*EXTRACT*

— start —

This pipeline will look for the unfiltered matrix in the api:

./api/cellranger.multi/ADT/unfiltered//mtx/.gz

./api/cellranger.multi/GEX/unfiltered//mtx/.gz

Dependencies

This pipeline requires: * cgat-core: https://github.com/cgat-developers/cgat-core * R dependencies required in the r scripts

Pipeline output

The pipeline returns a adt_norm.dir folder containing one folder per methodology adt_dsb.dir, adt_median.dir, and adt_clr.dir with per-sample folders conatining market matrices [features, qc-barcodes] with the normalized values.

Code

cellhub.pipeline_adt_norm.gexdepth(infile, outfile): This task will run R/adt_calculate_depth_dist.R, It will describe the GEX UMI distribution of the background and cell-containing barcodes. This will help to assess the quality of the ADT data and will inform about the definition of the background barcodes.

— end —

(Data items)
— start —

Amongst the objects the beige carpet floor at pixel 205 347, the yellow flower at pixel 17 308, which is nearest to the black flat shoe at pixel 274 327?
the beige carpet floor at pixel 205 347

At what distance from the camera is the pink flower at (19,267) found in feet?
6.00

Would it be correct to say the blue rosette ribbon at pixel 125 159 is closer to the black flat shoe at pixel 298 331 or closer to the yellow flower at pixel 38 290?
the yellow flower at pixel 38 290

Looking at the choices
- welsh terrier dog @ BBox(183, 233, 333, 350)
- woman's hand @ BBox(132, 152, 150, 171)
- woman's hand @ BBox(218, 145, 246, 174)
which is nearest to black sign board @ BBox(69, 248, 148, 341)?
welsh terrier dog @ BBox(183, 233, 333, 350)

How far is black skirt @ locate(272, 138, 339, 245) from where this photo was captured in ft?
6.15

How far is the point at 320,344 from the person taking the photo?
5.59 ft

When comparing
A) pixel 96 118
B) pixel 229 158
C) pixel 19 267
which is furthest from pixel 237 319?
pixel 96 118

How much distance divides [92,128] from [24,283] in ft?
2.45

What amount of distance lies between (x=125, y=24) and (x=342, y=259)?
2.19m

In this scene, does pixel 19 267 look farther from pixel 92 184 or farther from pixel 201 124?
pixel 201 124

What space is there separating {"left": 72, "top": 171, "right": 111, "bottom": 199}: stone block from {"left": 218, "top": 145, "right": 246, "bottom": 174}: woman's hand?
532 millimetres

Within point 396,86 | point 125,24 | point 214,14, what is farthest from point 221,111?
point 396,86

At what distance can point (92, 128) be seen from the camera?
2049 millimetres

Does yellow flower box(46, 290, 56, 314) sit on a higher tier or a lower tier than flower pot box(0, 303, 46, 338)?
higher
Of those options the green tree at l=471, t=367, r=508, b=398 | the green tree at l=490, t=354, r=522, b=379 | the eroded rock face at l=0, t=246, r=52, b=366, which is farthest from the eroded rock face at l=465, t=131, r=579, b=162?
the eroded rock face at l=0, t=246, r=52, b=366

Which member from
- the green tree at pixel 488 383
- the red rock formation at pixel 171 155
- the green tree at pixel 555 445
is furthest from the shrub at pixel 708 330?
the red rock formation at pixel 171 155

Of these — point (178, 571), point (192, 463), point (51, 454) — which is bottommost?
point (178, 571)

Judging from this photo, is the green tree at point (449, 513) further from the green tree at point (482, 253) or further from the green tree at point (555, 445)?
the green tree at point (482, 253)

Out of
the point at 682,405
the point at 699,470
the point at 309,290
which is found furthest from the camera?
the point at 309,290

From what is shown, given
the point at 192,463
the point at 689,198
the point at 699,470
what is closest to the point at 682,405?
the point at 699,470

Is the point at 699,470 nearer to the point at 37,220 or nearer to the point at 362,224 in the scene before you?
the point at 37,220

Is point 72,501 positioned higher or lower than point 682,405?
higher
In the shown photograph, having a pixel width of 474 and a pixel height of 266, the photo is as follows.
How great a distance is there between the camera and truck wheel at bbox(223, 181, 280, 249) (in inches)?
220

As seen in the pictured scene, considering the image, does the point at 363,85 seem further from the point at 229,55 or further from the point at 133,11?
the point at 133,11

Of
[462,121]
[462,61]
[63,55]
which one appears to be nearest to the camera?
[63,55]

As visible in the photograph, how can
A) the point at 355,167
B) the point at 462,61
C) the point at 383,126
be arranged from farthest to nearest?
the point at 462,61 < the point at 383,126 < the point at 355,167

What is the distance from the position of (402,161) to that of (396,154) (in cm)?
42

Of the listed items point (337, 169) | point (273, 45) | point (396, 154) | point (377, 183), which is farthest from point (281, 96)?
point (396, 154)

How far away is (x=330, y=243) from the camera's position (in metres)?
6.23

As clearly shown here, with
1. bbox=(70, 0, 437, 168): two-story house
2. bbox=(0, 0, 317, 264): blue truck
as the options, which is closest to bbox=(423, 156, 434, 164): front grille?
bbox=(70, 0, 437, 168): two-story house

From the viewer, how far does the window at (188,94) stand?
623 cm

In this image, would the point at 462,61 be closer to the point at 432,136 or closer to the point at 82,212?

— end —

*GOAL OF THE EXERCISE*
Reproduce the pipeline documentation word for word from "cellhub.pipeline_adt_norm.gexdepth(infile, outfile): This" to "the background barcodes.". None of the data items are required for this work.

*EXERCISE RESULT*
cellhub.pipeline_adt_norm.gexdepth(infile, outfile): This task will run R/adt_calculate_depth_dist.R, It will describe the GEX UMI distribution of the background and cell-containing barcodes. This will help to assess the quality of the ADT data and will inform about the definition of the background barcodes.